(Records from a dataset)

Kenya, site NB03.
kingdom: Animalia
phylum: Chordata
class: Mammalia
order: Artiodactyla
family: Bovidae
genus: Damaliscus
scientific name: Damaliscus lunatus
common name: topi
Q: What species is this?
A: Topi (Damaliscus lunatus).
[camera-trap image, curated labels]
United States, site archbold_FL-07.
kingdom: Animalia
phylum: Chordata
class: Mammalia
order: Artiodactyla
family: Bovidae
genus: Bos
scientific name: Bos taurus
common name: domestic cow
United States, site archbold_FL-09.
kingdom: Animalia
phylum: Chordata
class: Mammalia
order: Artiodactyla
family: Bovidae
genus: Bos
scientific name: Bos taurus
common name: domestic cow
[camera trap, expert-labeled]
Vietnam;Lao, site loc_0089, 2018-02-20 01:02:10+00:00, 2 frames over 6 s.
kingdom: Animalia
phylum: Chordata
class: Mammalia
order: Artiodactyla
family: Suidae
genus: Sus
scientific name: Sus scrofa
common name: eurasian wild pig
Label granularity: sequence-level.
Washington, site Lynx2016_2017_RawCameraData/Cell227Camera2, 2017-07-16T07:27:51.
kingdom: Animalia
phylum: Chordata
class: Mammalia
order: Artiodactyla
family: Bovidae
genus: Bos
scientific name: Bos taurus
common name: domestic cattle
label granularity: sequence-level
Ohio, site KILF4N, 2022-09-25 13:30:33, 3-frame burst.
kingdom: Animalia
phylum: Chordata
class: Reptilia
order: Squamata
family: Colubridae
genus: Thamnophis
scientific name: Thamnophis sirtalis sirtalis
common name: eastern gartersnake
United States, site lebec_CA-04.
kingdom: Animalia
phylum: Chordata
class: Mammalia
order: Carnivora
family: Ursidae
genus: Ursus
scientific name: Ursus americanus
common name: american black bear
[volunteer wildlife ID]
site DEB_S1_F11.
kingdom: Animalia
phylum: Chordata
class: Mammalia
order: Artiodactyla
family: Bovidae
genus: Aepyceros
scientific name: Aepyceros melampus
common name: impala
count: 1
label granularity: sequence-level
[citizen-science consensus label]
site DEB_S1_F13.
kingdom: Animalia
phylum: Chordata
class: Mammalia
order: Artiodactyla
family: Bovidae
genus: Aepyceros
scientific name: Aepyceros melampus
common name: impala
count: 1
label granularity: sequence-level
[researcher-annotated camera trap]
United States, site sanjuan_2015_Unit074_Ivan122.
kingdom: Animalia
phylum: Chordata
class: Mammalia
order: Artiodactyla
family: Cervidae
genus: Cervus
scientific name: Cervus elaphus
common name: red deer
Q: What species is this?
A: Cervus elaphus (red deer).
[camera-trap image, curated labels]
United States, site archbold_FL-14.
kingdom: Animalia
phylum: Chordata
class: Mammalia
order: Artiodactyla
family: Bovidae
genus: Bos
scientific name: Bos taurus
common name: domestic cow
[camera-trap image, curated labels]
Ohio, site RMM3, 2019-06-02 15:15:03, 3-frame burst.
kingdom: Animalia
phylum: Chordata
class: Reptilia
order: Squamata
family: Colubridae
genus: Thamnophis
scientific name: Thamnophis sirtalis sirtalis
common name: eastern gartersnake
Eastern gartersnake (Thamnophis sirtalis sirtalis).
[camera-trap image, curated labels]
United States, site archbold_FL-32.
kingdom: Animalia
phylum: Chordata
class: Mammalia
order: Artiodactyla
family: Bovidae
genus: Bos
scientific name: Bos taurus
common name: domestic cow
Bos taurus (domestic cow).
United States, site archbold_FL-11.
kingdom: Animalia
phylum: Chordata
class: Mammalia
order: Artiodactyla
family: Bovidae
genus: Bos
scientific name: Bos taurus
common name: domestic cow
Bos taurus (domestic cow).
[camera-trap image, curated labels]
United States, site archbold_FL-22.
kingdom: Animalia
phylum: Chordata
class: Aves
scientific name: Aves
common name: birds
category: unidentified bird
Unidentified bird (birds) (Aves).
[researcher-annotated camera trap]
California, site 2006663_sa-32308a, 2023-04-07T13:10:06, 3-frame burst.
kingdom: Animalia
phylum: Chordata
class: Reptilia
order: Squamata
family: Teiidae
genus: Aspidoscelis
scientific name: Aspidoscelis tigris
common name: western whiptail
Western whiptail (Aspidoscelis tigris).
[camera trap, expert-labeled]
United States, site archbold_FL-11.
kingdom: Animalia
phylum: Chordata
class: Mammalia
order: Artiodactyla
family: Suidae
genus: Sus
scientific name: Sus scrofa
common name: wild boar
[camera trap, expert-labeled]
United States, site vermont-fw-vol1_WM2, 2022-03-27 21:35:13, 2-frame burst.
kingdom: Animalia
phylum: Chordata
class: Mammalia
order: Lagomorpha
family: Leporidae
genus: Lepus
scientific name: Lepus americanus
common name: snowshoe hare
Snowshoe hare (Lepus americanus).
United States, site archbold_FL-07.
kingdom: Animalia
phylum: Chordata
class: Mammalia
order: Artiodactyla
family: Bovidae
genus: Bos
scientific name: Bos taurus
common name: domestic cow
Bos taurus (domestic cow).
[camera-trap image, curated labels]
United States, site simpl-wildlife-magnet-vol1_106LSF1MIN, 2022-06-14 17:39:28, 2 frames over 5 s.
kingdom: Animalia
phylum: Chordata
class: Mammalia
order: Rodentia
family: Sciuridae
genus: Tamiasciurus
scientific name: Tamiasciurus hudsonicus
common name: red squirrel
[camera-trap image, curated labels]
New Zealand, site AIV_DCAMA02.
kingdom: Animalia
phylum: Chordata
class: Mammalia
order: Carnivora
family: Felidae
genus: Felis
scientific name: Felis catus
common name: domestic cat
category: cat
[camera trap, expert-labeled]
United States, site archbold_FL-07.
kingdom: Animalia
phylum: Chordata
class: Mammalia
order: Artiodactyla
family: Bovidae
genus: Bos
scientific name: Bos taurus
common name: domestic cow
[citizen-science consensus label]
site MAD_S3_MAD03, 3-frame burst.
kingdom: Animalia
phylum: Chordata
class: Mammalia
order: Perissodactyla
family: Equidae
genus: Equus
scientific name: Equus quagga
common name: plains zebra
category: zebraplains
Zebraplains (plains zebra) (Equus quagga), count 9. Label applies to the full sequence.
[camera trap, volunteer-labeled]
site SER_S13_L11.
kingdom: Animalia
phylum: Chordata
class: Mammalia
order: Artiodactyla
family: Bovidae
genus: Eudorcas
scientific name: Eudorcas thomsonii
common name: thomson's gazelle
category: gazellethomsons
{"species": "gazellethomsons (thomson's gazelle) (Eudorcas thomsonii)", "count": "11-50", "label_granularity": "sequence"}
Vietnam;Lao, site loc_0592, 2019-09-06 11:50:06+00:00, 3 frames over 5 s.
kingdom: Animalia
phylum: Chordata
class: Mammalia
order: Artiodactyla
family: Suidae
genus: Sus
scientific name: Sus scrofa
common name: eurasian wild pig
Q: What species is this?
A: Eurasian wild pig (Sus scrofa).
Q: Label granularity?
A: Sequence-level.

[About this exercise] Your answer should repeat every entry exactly.

[Answer box]
Kenya, site NB03.
kingdom: Animalia
phylum: Chordata
class: Mammalia
order: Artiodactyla
family: Bovidae
genus: Damaliscus
scientific name: Damaliscus lunatus
common name: topi
Q: What species is this?
A: Topi (Damaliscus lunatus).
[camera-trap image, curated labels]
United States, site archbold_FL-07.
kingdom: Animalia
phylum: Chordata
class: Mammalia
order: Artiodactyla
family: Bovidae
genus: Bos
scientific name: Bos taurus
common name: domestic cow
United States, site archbold_FL-09.
kingdom: Animalia
phylum: Chordata
class: Mammalia
order: Artiodactyla
family: Bovidae
genus: Bos
scientific name: Bos taurus
common name: domestic cow
[camera trap, expert-labeled]
Vietnam;Lao, site loc_0089, 2018-02-20 01:02:10+00:00, 2 frames over 6 s.
kingdom: Animalia
phylum: Chordata
class: Mammalia
order: Artiodactyla
family: Suidae
genus: Sus
scientific name: Sus scrofa
common name: eurasian wild pig
Label granularity: sequence-level.
Washington, site Lynx2016_2017_RawCameraData/Cell227Camera2, 2017-07-16T07:27:51.
kingdom: Animalia
phylum: Chordata
class: Mammalia
order: Artiodactyla
family: Bovidae
genus: Bos
scientific name: Bos taurus
common name: domestic cattle
label granularity: sequence-level
Ohio, site KILF4N, 2022-09-25 13:30:33, 3-frame burst.
kingdom: Animalia
phylum: Chordata
class: Reptilia
order: Squamata
family: Colubridae
genus: Thamnophis
scientific name: Thamnophis sirtalis sirtalis
common name: eastern gartersnake
United States, site lebec_CA-04.
kingdom: Animalia
phylum: Chordata
class: Mammalia
order: Carnivora
family: Ursidae
genus: Ursus
scientific name: Ursus americanus
common name: american black bear
[volunteer wildlife ID]
site DEB_S1_F11.
kingdom: Animalia
phylum: Chordata
class: Mammalia
order: Artiodactyla
family: Bovidae
genus: Aepyceros
scientific name: Aepyceros melampus
common name: impala
count: 1
label granularity: sequence-level
[citizen-science consensus label]
site DEB_S1_F13.
kingdom: Animalia
phylum: Chordata
class: Mammalia
order: Artiodactyla
family: Bovidae
genus: Aepyceros
scientific name: Aepyceros melampus
common name: impala
count: 1
label granularity: sequence-level
[researcher-annotated camera trap]
United States, site sanjuan_2015_Unit074_Ivan122.
kingdom: Animalia
phylum: Chordata
class: Mammalia
order: Artiodactyla
family: Cervidae
genus: Cervus
scientific name: Cervus elaphus
common name: red deer
Q: What species is this?
A: Cervus elaphus (red deer).
[camera-trap image, curated labels]
United States, site archbold_FL-14.
kingdom: Animalia
phylum: Chordata
class: Mammalia
order: Artiodactyla
family: Bovidae
genus: Bos
scientific name: Bos taurus
common name: domestic cow
[camera-trap image, curated labels]
Ohio, site RMM3, 2019-06-02 15:15:03, 3-frame burst.
kingdom: Animalia
phylum: Chordata
class: Reptilia
order: Squamata
family: Colubridae
genus: Thamnophis
scientific name: Thamnophis sirtalis sirtalis
common name: eastern gartersnake
Eastern gartersnake (Thamnophis sirtalis sirtalis).
[camera-trap image, curated labels]
United States, site archbold_FL-32.
kingdom: Animalia
phylum: Chordata
class: Mammalia
order: Artiodactyla
family: Bovidae
genus: Bos
scientific name: Bos taurus
common name: domestic cow
Bos taurus (domestic cow).
United States, site archbold_FL-11.
kingdom: Animalia
phylum: Chordata
class: Mammalia
order: Artiodactyla
family: Bovidae
genus: Bos
scientific name: Bos taurus
common name: domestic cow
Bos taurus (domestic cow).
[camera-trap image, curated labels]
United States, site archbold_FL-22.
kingdom: Animalia
phylum: Chordata
class: Aves
scientific name: Aves
common name: birds
category: unidentified bird
Unidentified bird (birds) (Aves).
[researcher-annotated camera trap]
California, site 2006663_sa-32308a, 2023-04-07T13:10:06, 3-frame burst.
kingdom: Animalia
phylum: Chordata
class: Reptilia
order: Squamata
family: Teiidae
genus: Aspidoscelis
scientific name: Aspidoscelis tigris
common name: western whiptail
Western whiptail (Aspidoscelis tigris).
[camera trap, expert-labeled]
United States, site archbold_FL-11.
kingdom: Animalia
phylum: Chordata
class: Mammalia
order: Artiodactyla
family: Suidae
genus: Sus
scientific name: Sus scrofa
common name: wild boar
[camera trap, expert-labeled]
United States, site vermont-fw-vol1_WM2, 2022-03-27 21:35:13, 2-frame burst.
kingdom: Animalia
phylum: Chordata
class: Mammalia
order: Lagomorpha
family: Leporidae
genus: Lepus
scientific name: Lepus americanus
common name: snowshoe hare
Snowshoe hare (Lepus americanus).
United States, site archbold_FL-07.
kingdom: Animalia
phylum: Chordata
class: Mammalia
order: Artiodactyla
family: Bovidae
genus: Bos
scientific name: Bos taurus
common name: domestic cow
Bos taurus (domestic cow).
[camera-trap image, curated labels]
United States, site simpl-wildlife-magnet-vol1_106LSF1MIN, 2022-06-14 17:39:28, 2 frames over 5 s.
kingdom: Animalia
phylum: Chordata
class: Mammalia
order: Rodentia
family: Sciuridae
genus: Tamiasciurus
scientific name: Tamiasciurus hudsonicus
common name: red squirrel
[camera-trap image, curated labels]
New Zealand, site AIV_DCAMA02.
kingdom: Animalia
phylum: Chordata
class: Mammalia
order: Carnivora
family: Felidae
genus: Felis
scientific name: Felis catus
common name: domestic cat
category: cat
[camera trap, expert-labeled]
United States, site archbold_FL-07.
kingdom: Animalia
phylum: Chordata
class: Mammalia
order: Artiodactyla
family: Bovidae
genus: Bos
scientific name: Bos taurus
common name: domestic cow
[citizen-science consensus label]
site MAD_S3_MAD03, 3-frame burst.
kingdom: Animalia
phylum: Chordata
class: Mammalia
order: Perissodactyla
family: Equidae
genus: Equus
scientific name: Equus quagga
common name: plains zebra
category: zebraplains
Zebraplains (plains zebra) (Equus quagga), count 9. Label applies to the full sequence.
[camera trap, volunteer-labeled]
site SER_S13_L11.
kingdom: Animalia
phylum: Chordata
class: Mammalia
order: Artiodactyla
family: Bovidae
genus: Eudorcas
scientific name: Eudorcas thomsonii
common name: thomson's gazelle
category: gazellethomsons
{"species": "gazellethomsons (thomson's gazelle) (Eudorcas thomsonii)", "count": "11-50", "label_granularity": "sequence"}
Vietnam;Lao, site loc_0592, 2019-09-06 11:50:06+00:00, 3 frames over 5 s.
kingdom: Animalia
phylum: Chordata
class: Mammalia
order: Artiodactyla
family: Suidae
genus: Sus
scientific name: Sus scrofa
common name: eurasian wild pig
Q: What species is this?
A: Eurasian wild pig (Sus scrofa).
Q: Label granularity?
A: Sequence-level.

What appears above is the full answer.